Ketiga lelaki yang usianya sekitar setengah abad itu bergegas manghampiri sepasang muda mudi yang masih dalam posisi bertindihan, oleh sebab hujan yang begitu deras, membuat suara si gadis yg masih histeris berteriak-teriak, terdengar seolah melepas rintihan.

Ketiga petani yang baru saja pulang dari sawah itu, tampak sangat marah dalam sapuan badai yang masih menggila.

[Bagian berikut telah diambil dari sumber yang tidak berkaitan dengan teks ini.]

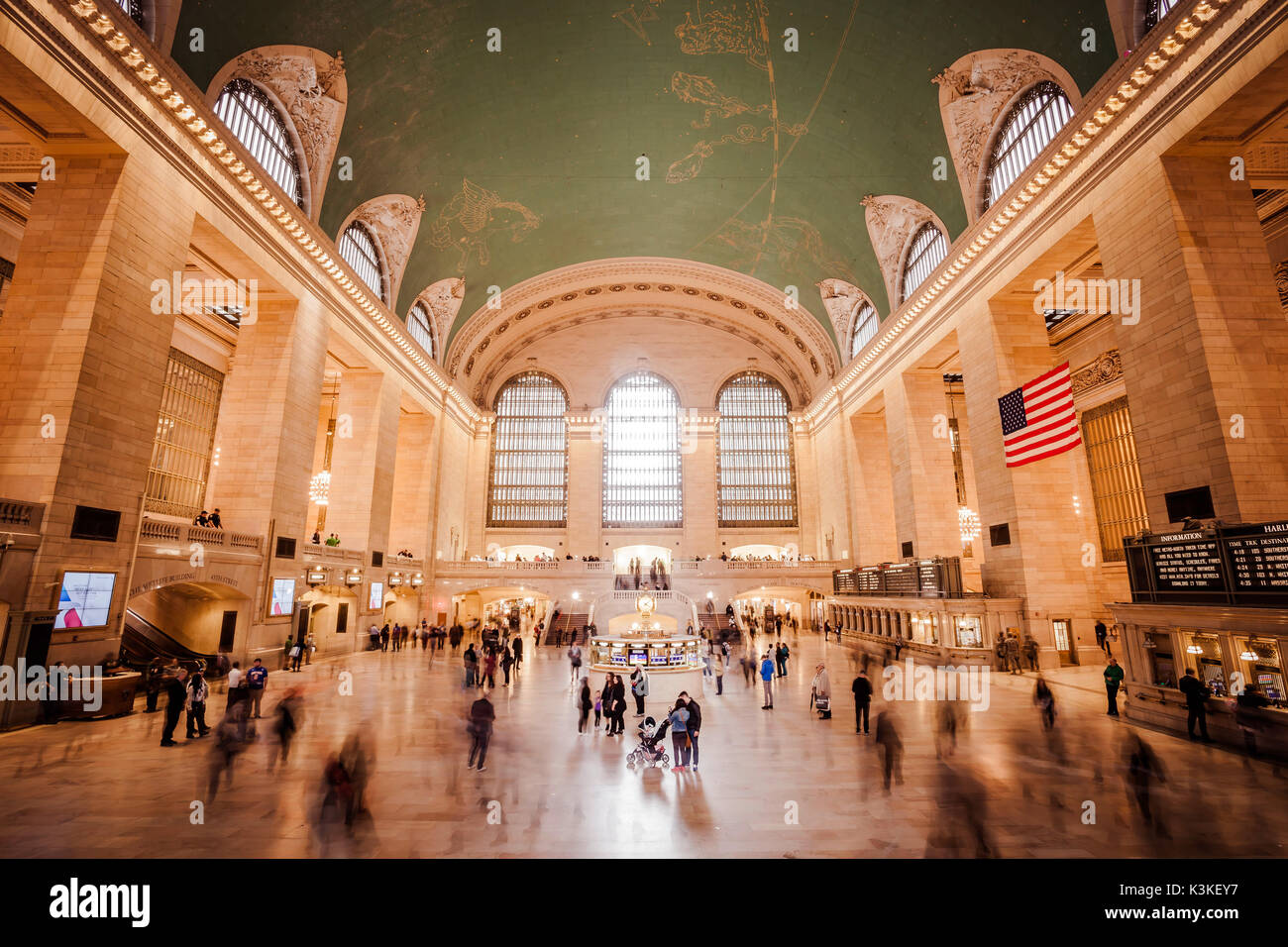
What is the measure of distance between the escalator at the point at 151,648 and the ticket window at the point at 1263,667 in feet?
57.5

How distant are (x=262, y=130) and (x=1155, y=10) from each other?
66.2 ft

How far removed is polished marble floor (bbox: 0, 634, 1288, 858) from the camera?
4.64 m

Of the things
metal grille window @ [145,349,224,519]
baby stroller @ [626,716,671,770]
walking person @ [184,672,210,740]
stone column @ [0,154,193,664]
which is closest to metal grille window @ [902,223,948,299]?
baby stroller @ [626,716,671,770]

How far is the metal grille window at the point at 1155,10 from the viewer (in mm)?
10727

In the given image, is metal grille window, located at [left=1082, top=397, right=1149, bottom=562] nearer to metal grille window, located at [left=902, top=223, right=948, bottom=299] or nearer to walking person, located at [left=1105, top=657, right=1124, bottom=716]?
metal grille window, located at [left=902, top=223, right=948, bottom=299]

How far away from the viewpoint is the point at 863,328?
27172 millimetres

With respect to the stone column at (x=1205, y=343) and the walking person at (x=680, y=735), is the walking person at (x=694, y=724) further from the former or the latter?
the stone column at (x=1205, y=343)

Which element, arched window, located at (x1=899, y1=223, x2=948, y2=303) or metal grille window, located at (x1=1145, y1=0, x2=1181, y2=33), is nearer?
metal grille window, located at (x1=1145, y1=0, x2=1181, y2=33)

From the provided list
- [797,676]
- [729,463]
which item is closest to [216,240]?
[797,676]

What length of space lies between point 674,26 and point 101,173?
49.2ft

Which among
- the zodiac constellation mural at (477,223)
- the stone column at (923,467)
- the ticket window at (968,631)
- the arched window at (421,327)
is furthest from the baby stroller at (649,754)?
the arched window at (421,327)

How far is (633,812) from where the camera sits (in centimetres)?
537

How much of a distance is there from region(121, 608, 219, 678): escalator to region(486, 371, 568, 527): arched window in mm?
20972
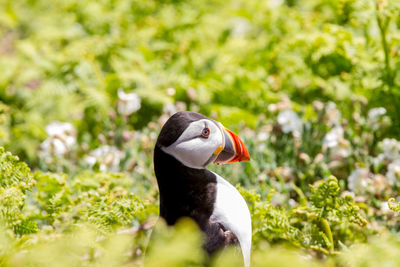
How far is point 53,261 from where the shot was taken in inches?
32.1

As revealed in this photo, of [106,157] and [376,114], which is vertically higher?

"Ternyata kalian to makhluk s*ntoloyo yang bikin Tuhan marah sama Desa ini dan langsung mengirimkan bencana ini, hah!" hardik orang pertama yang melihat sepasangan anak muda itu, sembari mengacungkan arit di tangannya,

Jarak ketiga orang tersebut sekitar 2 meteran dari anak muda beda jenis kelamin itu. mendengar ada suara orang lain dalam gubuk itu sontak membuat kedua laki laki dan perempuan yang saling bertindihan itu terkejut dan seketika menoleh ke arah suara.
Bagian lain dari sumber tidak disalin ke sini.